In my understanding of open systems, its components are continuously changing with their environment. Open systems have the emergent property of continuous exchange (input/output) of their components with the environment. Ludwig von Bertalanffy argues that open systems reach states of equilibrium within and through this interaction with their environment. Closed systems are isolated from their environment. Is mathematics a closed system?

[Photomedia Forum post by T.Neugebauer from Jan 10, 2007]

Systems intelligence and interdependent arising

The concept of systems intelligence has been described by Raimo P. Hämäläinen and Esa Saarinen, researchers at the Systems Intelligence Research GroupSystems Analysis Laboratory of the Helsinki University of Technology. It is an attempt to formulate an applied systems thinking.

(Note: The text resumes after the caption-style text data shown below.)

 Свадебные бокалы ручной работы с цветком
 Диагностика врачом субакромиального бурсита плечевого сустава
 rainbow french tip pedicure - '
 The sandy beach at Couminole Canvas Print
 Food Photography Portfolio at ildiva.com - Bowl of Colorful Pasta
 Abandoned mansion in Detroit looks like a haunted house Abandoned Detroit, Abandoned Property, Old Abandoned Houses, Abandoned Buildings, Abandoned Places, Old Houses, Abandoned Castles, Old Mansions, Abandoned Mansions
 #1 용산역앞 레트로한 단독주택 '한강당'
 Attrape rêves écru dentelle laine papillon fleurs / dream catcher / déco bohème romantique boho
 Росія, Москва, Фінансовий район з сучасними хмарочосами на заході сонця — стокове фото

Esa Saarinen and Raimo P. Hämäläinen, argue that systems intelligence is a set of higher-level cognitive capacities, that are not explained by Howard Gardner’s Multiple Intelligences, or Daniel Goleman’s emotional intelligence. Gardner provided others that are not explained: common sense, metaphorical capacity and wisdom. Saarinen and Hämäläinen define systems intelligence as


intelligent behaviour in the context of complex systems
involving interaction and feedback. A subject acting with Systems Intelligence engages
successfully and productively with the holistic
feedback mechanisms of her environment. She
perceives herself as part of a whole, the influence of
the whole upon herself as well as her own influence
upon the whole. By observing her own
interdependence in the feedback intensive
environment, she is able to act intelligently.

source: Systems Intelligence – Discovering a hidden competence in human action and organizational life (PDF)

Systems Intelligence as described here seems to me to be an attempt at an industrial application of the Buddhist doctrine of dependent co-arising, Pratītyasamutpāda, the belief that “phenomena arise together in a mutually interdependent web of cause and effect”.

[Photomedia Forum post by T.Neugebauer from Jan 10, 2007]

von Bartalanffy and biological systems

Ludwig von Bartalanffy ponders on the difficulties in trying to apply the 2nd law of thermodynamics to living biological systems. This law implies that entropy increases over time in physical systems.

Biological systems, however, are recognized as maintaining a continual state of flux. Never stationary or fixed in chemical or thermodynamic equilibrium, its components are constantly altered by metabolic events.

A system compensates for its deterioration by importing and processing energy. It attains dynamic equilibrium– between its own improbable state and the surrounding environment (Bertalanffy, 1968b, pp. 46-48; General Systems Theory. New York: George Braziler, 1968.)